The testimony did not examine the costs of bringing cottonseed back into the commodity programs or where money would come from to pay for that added safety net.
While the farm bill might not have worked for cotton producers, another Georgia farmer, Tim McMillan, representing the Southern Peanut Farmers Federation, told lawmakers that the peanut provisions have kept farmers like him from struggling even further. The peanut industry is unified in wanting to maintain the PLC payment provisions for peanuts, as well as the separate payment limit and storage payments for peanut growers.
"Without these base acres, the current struggling economy would be much worse," McMillan said. "It's been the bright spot on our farm, the peanut program. We've been forced to get out of our rotation and plant peanuts just to survive."
McMillan emphasized the $530-a-ton reference price in PLC has helped his farm, but he also argued that the supply and demand of peanuts remains in balance. In the three years since the farm bill passed, peanut acreage has gone up, but production per acre has gone down.
"We do not plant based strictly on the farm policy," McMillan said. "It's the market, and the demand and the supply is in good shape right now."
Unlike a similar hearing last week, crops represented in Tuesday's hearing leaned far more heavily on the PLC program than the Agricultural Risk Coverage program. Blake Gerard, a Missouri farmer and chairman of the USA Rice Federation, told lawmakers that roughly 99% of long-grain rice farmers chose PLC, as did 94% of medium-grain rice farmers. "The reference price is a known number. It is something we can bank on."

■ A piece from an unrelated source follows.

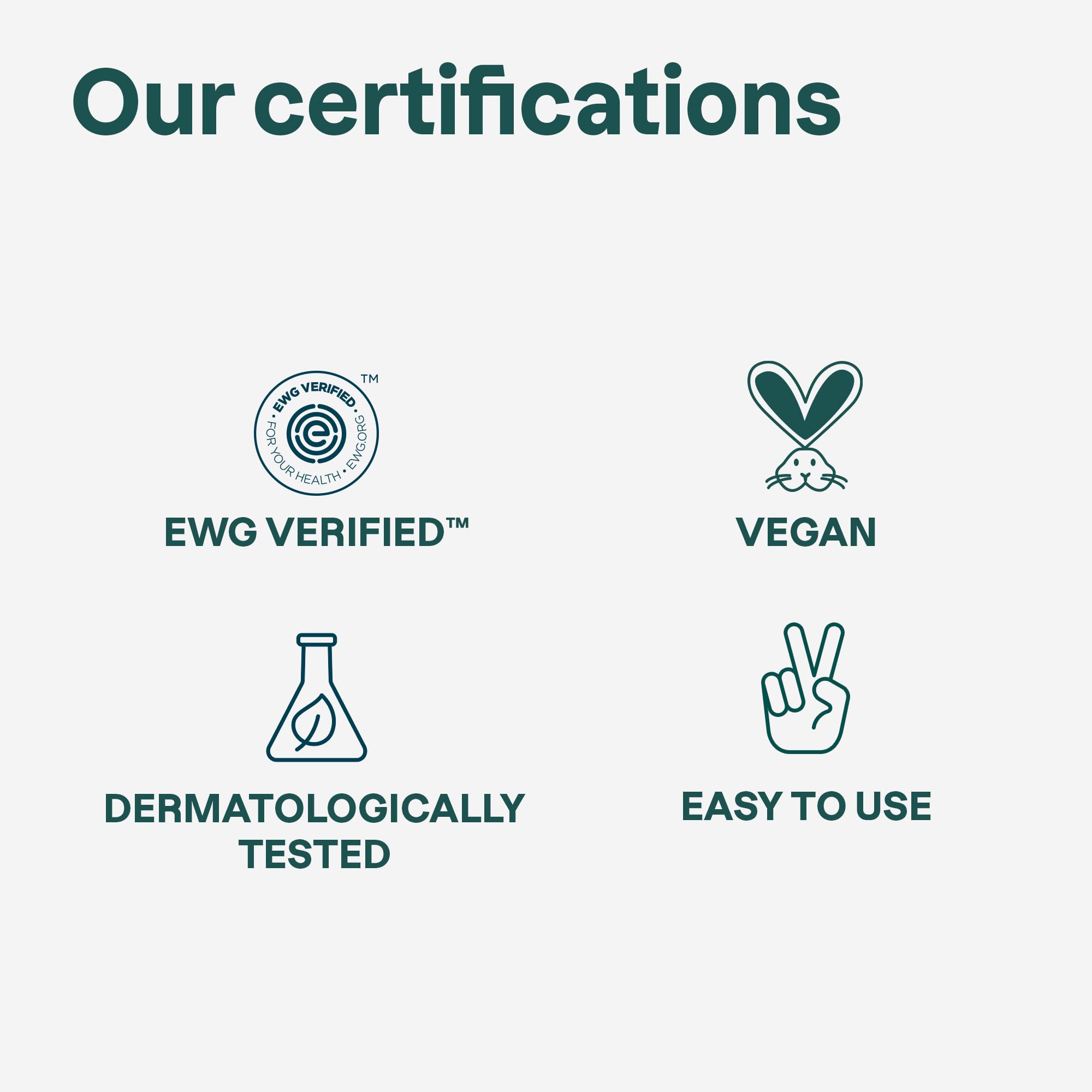 ATTITUDE Nourishing Hair Shampoo vegan label shot signals clean, dermatologist-tested formula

Gerard, however, raised concerns that payments are made a full year after harvest and some rice growers in California have to wait even longer for PLC payments. "The bills on our input costs ahead of planting season do not wait until after the crop is harvested before coming due," Gerard said, adding the issue is a problem working with bankers on operating loans.
Gerard also added the USDA rule capping payments for three managers in a farm operation also hurts rice farmers. He said a broader exemption for farm families is needed.

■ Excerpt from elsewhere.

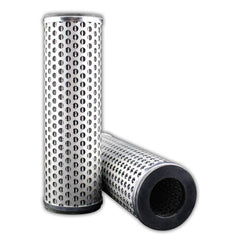 Main Filter - Filter Elements & Assemblies; Filter Type: Replacement/Interchange Hydraulic Filter ; Media Type: Microglass ; OEM Cross Reference Number: HY-PRO HPQ290789L940MB ; Micron Rating: 40 - Exact Industrial Supply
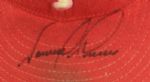 1996 Tommy Greene Philadelphia Philles Game Won Cap (MEARS Auction LOA)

With most of the commodities in the hearing choosing PLC -- the program championed in the House during the last farm bill debate -- Rep. Frank Lucas, R-Okla., stressed to farmers the need to keep choice in farm programs. "It's important that we have that ability to pick what's in our best interests," Lucas said.
Lucas also asked farmers if they were seeing more challenges getting loans for their operations. Robert Rynning, a Minnesota farmer and president of the U.S. Canola Association, talked about his situation. We just had our meeting with our banker and he informed us it's taking them double the time for them to review their notes and to go through it with farmers and explain things," Rynning said, "And some of them are being refused. So, es, it's a critical period right now."
Responding to a question from House Agriculture Committee Chairman Mike Conaway, R-Texas, about the importance of farm programs to maintaining domestic food security, Rynning noted that just three or four years ago,most farmers were ready to give up farm programs altogether.
"The growers themselves have of course seen the light, blaringly, in the last two or three years," Rynning said. "The trouble is getting that across to the general public as to how essential these things are."
While most commodities want improvements to ARC or PLC, the American Sugar Alliance wants to keep its program in place that largely focuses on restricting imported sugar. Jack Roney, director of economics and policy analysis, told congressmen that the world market for sugar remains distorted as countries such as Brazil and India increase domestic subsidies for their sugar growers. Roney warned it would be "economic suicide" if Congress were to open up the U.S. to more imported sugar.
"Countries are getting more aggressively about subsidizing," Roney said.